### Record extracts

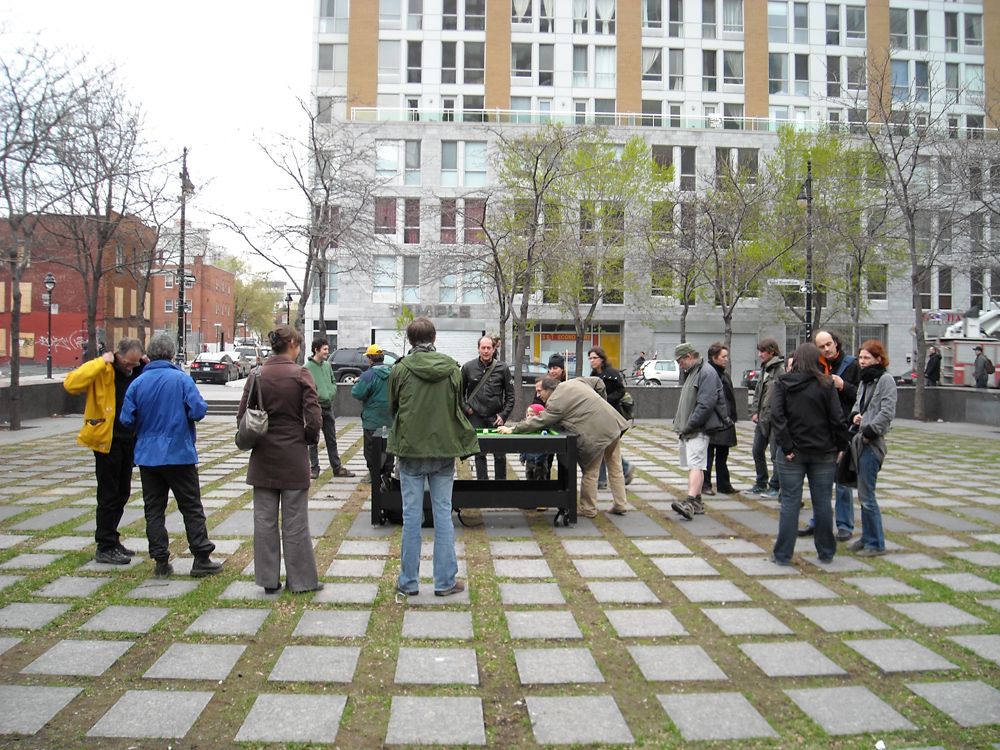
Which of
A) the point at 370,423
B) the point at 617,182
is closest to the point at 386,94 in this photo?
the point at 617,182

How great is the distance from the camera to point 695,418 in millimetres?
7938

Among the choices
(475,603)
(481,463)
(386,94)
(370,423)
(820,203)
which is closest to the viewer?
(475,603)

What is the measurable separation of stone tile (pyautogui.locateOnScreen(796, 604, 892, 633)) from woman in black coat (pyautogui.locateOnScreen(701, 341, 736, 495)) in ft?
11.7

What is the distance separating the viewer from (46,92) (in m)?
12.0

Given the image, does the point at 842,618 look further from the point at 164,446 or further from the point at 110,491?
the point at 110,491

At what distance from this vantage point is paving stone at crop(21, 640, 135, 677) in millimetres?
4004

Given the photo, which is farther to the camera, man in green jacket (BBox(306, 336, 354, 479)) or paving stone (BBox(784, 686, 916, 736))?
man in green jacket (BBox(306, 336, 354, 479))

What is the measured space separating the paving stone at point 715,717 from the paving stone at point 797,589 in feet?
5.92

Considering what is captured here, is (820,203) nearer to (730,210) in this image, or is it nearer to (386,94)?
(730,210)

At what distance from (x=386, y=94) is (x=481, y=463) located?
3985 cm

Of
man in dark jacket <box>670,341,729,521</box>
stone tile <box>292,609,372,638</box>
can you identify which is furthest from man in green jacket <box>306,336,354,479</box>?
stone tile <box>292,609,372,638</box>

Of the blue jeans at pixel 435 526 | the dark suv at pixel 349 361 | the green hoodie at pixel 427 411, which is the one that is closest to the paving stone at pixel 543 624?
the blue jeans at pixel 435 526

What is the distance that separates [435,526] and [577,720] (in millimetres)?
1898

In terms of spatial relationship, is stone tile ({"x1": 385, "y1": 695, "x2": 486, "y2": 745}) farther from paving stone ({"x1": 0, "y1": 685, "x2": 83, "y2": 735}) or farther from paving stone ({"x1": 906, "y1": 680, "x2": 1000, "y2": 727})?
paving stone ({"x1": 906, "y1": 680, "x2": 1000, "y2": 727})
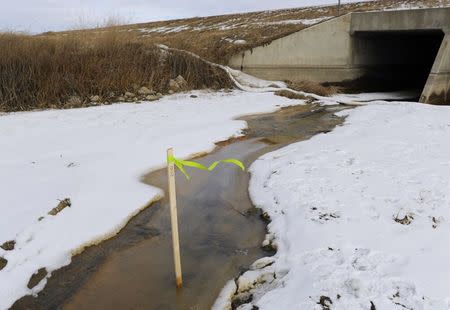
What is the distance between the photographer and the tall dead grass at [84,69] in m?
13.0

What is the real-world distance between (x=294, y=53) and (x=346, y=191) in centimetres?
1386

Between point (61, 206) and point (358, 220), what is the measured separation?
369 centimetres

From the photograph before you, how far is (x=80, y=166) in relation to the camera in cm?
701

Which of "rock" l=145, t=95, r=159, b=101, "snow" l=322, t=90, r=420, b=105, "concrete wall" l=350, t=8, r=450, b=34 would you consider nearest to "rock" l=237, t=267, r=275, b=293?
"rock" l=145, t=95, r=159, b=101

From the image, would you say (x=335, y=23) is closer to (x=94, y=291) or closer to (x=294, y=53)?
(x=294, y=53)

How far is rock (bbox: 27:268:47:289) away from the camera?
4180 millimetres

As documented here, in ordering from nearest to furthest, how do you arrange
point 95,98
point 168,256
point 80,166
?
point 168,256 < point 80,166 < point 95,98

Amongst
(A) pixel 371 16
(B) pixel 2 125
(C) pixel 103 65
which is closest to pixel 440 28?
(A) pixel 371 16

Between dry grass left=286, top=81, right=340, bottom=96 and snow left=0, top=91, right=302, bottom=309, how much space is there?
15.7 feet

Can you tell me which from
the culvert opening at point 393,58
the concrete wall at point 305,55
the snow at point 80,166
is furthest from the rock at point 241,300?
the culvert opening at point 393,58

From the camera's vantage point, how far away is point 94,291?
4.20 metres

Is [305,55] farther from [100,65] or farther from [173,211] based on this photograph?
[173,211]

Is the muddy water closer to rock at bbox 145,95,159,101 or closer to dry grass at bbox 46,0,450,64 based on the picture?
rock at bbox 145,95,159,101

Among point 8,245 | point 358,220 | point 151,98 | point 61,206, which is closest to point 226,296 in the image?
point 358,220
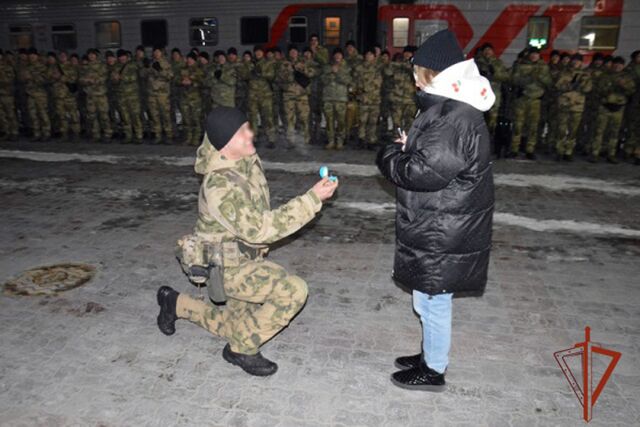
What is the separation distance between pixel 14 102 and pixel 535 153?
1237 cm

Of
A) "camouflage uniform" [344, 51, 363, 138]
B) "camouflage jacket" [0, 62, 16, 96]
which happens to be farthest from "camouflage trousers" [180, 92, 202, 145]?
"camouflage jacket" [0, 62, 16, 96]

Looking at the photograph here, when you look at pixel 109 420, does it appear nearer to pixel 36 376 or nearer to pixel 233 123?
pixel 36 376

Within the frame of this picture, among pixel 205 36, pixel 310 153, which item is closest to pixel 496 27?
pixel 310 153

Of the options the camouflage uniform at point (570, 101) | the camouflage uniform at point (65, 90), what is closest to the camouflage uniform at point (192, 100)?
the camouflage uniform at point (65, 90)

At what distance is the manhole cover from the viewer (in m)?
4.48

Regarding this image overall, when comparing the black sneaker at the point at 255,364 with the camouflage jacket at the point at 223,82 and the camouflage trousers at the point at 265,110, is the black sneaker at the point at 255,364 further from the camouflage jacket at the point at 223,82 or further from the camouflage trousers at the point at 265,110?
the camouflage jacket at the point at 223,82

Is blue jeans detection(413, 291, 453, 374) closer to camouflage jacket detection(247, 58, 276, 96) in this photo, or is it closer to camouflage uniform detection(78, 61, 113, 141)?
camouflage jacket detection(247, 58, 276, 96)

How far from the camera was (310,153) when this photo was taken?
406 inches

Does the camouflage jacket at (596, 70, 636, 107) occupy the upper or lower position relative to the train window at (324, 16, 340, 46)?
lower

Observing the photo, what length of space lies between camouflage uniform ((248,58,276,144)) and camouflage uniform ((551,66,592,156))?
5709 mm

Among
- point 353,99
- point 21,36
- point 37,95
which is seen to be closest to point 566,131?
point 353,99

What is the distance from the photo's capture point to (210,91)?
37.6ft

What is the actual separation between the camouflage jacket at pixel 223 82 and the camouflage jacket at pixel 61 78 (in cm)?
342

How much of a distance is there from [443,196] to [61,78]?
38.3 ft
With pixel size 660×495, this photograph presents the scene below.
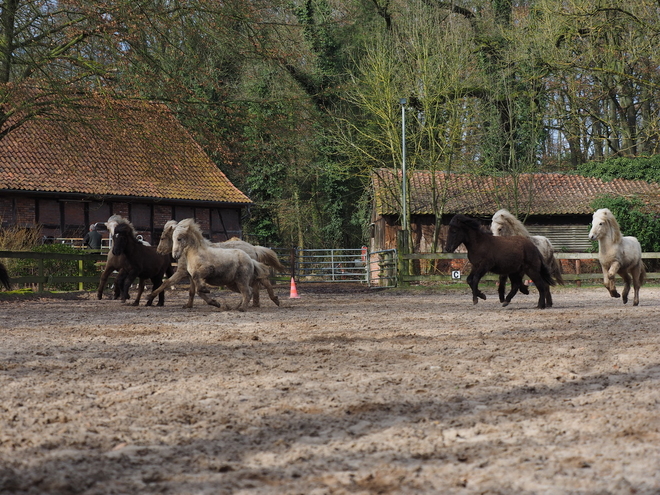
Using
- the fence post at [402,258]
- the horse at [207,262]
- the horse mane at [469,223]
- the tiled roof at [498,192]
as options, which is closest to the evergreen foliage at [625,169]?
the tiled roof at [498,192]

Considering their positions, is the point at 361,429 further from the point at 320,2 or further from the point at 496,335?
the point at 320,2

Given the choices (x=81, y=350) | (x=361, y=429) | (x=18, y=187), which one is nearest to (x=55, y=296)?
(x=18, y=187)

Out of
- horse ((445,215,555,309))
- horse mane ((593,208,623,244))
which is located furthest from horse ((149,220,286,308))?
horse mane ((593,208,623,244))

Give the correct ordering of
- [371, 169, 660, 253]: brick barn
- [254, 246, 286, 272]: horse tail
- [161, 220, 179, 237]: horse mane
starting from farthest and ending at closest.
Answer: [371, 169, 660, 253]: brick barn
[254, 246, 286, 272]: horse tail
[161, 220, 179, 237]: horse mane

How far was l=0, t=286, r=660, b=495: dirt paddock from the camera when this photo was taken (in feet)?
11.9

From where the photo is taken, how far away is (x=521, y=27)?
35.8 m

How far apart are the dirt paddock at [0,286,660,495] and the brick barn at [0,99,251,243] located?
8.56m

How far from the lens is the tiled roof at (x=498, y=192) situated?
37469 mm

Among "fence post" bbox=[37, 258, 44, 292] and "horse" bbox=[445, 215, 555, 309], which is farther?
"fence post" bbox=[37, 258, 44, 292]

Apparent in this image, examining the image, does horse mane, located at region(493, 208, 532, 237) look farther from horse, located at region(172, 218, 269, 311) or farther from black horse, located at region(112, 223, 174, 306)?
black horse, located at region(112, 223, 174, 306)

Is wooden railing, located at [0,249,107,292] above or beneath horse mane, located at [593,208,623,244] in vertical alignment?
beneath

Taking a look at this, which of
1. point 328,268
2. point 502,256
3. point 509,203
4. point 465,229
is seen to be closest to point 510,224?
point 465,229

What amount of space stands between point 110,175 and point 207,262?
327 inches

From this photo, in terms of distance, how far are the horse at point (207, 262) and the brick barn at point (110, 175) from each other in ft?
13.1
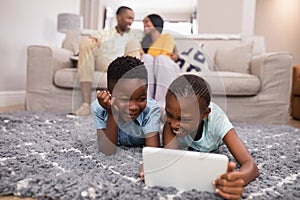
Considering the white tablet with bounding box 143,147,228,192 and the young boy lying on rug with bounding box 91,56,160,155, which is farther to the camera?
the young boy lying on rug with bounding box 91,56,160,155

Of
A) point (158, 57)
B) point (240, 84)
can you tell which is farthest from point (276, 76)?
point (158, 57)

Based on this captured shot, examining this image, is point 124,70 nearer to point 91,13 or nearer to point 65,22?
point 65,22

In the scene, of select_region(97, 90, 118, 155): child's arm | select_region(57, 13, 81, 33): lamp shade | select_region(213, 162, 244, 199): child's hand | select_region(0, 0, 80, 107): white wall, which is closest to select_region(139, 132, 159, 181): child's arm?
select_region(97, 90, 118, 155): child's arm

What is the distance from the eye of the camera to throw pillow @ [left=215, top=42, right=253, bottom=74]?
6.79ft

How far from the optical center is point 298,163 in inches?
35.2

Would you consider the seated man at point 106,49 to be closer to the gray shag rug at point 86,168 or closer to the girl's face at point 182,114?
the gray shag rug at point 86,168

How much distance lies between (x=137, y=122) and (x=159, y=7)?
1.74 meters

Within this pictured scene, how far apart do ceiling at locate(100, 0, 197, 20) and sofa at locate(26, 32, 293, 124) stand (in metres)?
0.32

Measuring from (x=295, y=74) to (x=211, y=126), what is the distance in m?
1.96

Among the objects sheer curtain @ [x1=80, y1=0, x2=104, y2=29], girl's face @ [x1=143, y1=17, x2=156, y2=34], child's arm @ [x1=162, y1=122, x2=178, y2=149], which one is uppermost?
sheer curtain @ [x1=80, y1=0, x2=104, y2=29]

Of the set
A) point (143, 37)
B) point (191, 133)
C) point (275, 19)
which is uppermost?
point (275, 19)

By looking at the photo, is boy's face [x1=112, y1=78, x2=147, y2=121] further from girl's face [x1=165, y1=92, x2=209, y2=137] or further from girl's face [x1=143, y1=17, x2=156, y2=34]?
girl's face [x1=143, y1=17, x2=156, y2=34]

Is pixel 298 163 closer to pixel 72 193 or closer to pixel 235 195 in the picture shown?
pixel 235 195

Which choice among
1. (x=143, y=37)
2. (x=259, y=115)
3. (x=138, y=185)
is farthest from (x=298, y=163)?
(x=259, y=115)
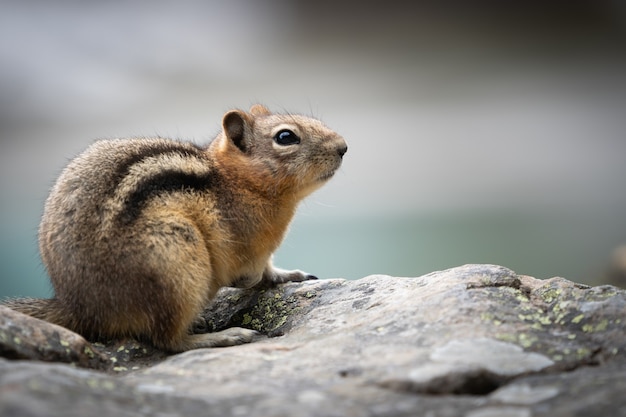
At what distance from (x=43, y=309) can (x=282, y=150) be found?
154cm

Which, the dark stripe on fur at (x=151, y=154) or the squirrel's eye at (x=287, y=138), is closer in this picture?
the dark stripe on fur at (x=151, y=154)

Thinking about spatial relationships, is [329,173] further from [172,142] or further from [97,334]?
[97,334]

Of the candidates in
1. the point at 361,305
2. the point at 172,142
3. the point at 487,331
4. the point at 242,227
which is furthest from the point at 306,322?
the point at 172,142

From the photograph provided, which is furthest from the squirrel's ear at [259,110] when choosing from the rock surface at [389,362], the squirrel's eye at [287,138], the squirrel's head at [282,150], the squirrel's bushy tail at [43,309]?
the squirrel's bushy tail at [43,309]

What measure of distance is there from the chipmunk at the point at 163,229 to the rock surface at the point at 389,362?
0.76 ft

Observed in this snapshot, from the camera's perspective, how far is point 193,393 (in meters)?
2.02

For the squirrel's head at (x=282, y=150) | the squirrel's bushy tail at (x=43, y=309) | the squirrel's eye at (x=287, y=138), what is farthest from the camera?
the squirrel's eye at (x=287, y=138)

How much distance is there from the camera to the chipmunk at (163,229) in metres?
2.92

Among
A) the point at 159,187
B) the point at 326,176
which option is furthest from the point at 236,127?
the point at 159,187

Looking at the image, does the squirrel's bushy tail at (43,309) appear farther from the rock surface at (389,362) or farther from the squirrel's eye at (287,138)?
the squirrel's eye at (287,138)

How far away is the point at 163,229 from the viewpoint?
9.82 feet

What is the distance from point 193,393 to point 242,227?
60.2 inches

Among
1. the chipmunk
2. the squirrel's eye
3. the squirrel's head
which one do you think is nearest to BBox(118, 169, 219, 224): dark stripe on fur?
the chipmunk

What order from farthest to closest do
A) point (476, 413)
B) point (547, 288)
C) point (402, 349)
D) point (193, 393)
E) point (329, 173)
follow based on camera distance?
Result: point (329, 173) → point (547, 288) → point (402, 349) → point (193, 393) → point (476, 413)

######

◆ To be done ◆
Reproduce exactly the lines from the one containing "For the squirrel's" through the last line of the records above, including both, and nothing else.

◆ Solution for this exercise ◆
For the squirrel's head at (x=282, y=150) | the squirrel's bushy tail at (x=43, y=309) | the squirrel's eye at (x=287, y=138), what is farthest from the camera?
the squirrel's eye at (x=287, y=138)

How much distance is there from the camera to the chipmunk at (163,229) in metres?
2.92

Among
A) the point at 159,187
B) the point at 326,176
which option is furthest from the point at 236,127?
the point at 159,187

Looking at the image, does the squirrel's bushy tail at (43,309) appear farther from the rock surface at (389,362) or farther from the squirrel's eye at (287,138)?
the squirrel's eye at (287,138)

How far away is the point at 163,229 from the viewpoint?
9.82 feet

What is the distance from point 193,393 to point 242,227?
60.2 inches

Among
1. the chipmunk
2. the squirrel's eye
3. the squirrel's head
which one do you think is nearest to BBox(118, 169, 219, 224): dark stripe on fur?
the chipmunk

What order from farthest to closest do
A) point (476, 413)
B) point (547, 288)
C) point (402, 349)
D) point (193, 393)
E) point (329, 173)
follow based on camera distance?
Result: point (329, 173) → point (547, 288) → point (402, 349) → point (193, 393) → point (476, 413)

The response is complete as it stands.